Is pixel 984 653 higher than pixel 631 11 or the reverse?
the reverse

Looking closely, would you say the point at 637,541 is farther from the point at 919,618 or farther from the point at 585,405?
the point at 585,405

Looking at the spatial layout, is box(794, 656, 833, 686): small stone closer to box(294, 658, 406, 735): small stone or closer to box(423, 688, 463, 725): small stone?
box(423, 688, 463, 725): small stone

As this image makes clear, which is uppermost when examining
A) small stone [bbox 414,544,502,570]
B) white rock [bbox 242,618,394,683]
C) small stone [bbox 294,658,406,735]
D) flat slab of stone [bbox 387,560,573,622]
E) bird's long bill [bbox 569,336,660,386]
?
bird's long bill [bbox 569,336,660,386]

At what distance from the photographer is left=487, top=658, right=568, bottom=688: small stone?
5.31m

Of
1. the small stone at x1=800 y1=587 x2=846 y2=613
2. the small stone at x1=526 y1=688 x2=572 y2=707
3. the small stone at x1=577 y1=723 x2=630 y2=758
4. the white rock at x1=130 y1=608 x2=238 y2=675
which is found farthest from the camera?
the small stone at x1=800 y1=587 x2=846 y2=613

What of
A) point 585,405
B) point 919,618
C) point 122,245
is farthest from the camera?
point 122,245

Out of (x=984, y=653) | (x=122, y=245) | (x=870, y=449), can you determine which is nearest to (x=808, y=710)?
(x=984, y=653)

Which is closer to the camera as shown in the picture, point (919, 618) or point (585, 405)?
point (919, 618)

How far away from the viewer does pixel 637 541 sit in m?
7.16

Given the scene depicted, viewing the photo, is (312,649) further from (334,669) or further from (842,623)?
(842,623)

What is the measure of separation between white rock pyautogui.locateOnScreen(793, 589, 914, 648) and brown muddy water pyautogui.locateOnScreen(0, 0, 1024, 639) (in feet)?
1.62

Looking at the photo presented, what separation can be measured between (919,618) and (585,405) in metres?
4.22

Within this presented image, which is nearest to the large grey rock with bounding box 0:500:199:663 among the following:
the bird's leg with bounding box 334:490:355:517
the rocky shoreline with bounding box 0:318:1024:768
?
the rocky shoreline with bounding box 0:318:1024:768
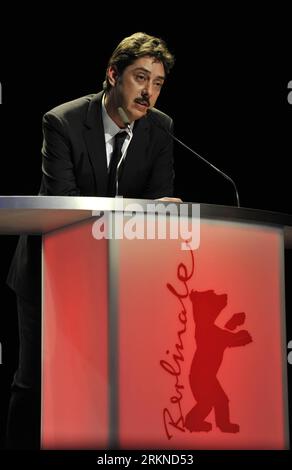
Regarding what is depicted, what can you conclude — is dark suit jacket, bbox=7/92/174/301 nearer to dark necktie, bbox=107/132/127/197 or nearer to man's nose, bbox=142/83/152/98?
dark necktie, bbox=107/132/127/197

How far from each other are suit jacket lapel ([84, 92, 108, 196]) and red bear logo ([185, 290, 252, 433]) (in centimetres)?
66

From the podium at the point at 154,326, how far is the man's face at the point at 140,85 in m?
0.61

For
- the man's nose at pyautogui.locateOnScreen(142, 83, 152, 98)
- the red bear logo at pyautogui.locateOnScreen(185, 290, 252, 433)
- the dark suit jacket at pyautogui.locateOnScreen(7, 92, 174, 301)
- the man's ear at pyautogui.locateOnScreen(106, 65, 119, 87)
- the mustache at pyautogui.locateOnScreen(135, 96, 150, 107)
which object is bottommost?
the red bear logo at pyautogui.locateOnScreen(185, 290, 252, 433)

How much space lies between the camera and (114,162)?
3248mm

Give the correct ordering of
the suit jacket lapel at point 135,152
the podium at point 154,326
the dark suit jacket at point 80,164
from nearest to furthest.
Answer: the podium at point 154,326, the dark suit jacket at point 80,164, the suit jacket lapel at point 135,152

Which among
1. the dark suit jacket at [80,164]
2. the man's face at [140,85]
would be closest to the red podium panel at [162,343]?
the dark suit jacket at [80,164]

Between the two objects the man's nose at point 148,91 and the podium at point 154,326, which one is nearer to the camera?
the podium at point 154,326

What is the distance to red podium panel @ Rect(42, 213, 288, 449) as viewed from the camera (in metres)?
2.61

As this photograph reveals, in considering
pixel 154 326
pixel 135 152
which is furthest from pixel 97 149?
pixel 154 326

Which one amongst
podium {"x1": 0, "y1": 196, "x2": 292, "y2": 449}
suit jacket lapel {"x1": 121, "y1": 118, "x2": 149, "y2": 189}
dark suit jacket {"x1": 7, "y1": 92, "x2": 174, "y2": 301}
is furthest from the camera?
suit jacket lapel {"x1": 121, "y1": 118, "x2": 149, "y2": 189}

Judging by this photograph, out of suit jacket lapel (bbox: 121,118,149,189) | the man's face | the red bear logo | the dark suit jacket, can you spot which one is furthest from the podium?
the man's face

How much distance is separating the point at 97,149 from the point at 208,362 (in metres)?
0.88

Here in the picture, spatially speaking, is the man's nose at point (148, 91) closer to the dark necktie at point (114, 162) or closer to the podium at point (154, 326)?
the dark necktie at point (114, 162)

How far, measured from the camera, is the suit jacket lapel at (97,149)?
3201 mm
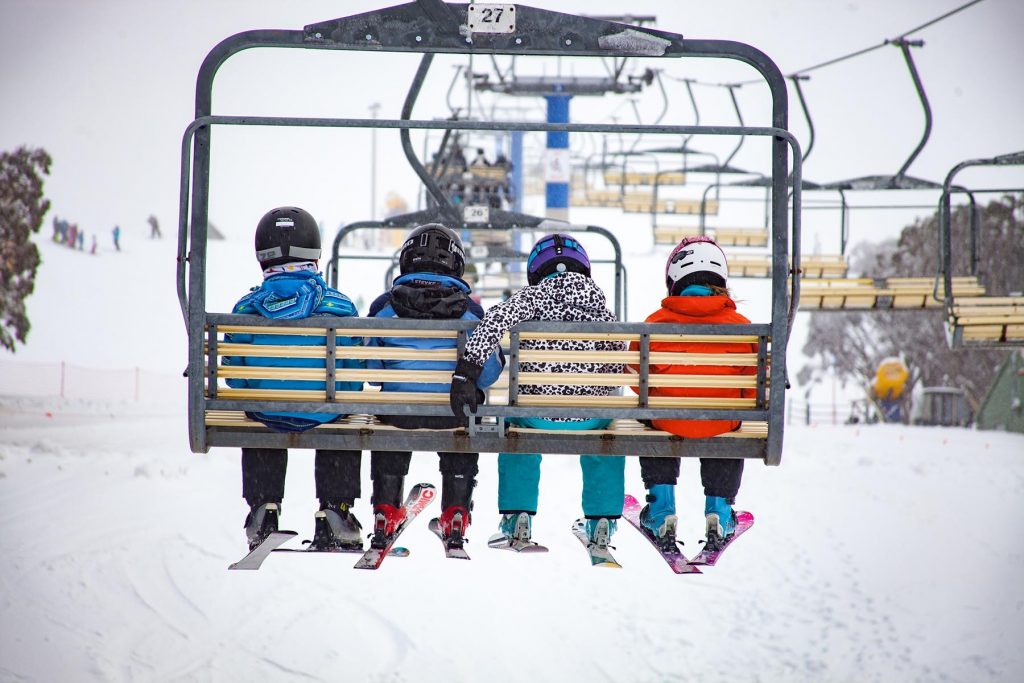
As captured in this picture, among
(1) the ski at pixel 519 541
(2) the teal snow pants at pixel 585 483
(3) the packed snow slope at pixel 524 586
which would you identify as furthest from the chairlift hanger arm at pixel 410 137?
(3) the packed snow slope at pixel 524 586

--

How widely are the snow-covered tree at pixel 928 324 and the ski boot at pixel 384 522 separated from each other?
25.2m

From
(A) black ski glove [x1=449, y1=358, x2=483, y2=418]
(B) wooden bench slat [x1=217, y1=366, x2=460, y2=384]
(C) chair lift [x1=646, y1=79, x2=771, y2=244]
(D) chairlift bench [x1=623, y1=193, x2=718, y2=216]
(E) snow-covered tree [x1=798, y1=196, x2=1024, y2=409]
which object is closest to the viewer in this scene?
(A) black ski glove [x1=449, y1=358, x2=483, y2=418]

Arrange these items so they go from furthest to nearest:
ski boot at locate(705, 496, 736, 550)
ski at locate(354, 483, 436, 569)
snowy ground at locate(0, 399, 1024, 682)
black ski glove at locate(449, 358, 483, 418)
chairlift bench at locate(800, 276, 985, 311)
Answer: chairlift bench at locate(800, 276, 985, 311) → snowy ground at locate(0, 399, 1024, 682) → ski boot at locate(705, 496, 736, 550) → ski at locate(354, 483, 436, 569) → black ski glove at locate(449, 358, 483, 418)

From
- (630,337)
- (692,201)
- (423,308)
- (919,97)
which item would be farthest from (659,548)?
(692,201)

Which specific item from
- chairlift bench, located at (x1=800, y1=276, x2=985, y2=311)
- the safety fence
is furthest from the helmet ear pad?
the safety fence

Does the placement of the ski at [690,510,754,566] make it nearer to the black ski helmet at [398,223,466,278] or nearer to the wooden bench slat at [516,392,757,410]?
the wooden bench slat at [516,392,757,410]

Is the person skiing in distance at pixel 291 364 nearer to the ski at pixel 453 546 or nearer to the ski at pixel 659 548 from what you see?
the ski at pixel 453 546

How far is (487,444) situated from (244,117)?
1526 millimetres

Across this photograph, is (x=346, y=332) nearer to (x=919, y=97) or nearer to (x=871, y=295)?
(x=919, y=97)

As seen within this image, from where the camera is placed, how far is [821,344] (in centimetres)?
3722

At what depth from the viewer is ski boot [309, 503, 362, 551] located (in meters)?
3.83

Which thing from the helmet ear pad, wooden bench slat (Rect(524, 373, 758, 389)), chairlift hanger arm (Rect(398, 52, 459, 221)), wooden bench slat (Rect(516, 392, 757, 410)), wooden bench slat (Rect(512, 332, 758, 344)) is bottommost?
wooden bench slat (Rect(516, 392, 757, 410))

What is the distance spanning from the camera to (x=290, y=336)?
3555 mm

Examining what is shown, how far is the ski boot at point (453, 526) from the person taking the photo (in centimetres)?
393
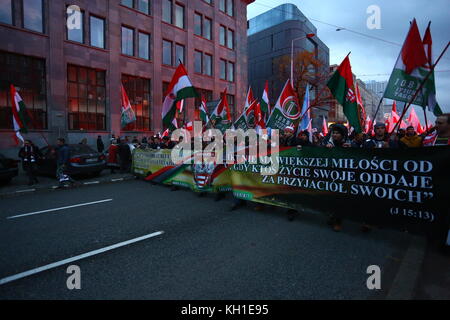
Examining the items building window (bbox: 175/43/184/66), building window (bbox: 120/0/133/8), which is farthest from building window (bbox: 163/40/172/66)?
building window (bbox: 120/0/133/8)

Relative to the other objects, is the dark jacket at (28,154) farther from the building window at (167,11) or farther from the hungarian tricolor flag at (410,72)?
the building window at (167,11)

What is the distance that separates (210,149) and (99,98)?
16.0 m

# WHAT NEEDS TO BE DONE
Which of the lines above contain the word "helmet"? Copy out each such line in full, and treat the match as case-sensitive.

# FULL ANSWER
is furthest from the helmet ear pad?
Does the placement of the ski at [690,510,754,566] make it nearer to the black ski helmet at [398,223,466,278] or nearer to the wooden bench slat at [516,392,757,410]?
Which thing from the helmet ear pad, wooden bench slat (Rect(524, 373, 758, 389)), chairlift hanger arm (Rect(398, 52, 459, 221)), wooden bench slat (Rect(516, 392, 757, 410)), wooden bench slat (Rect(512, 332, 758, 344)) is bottommost?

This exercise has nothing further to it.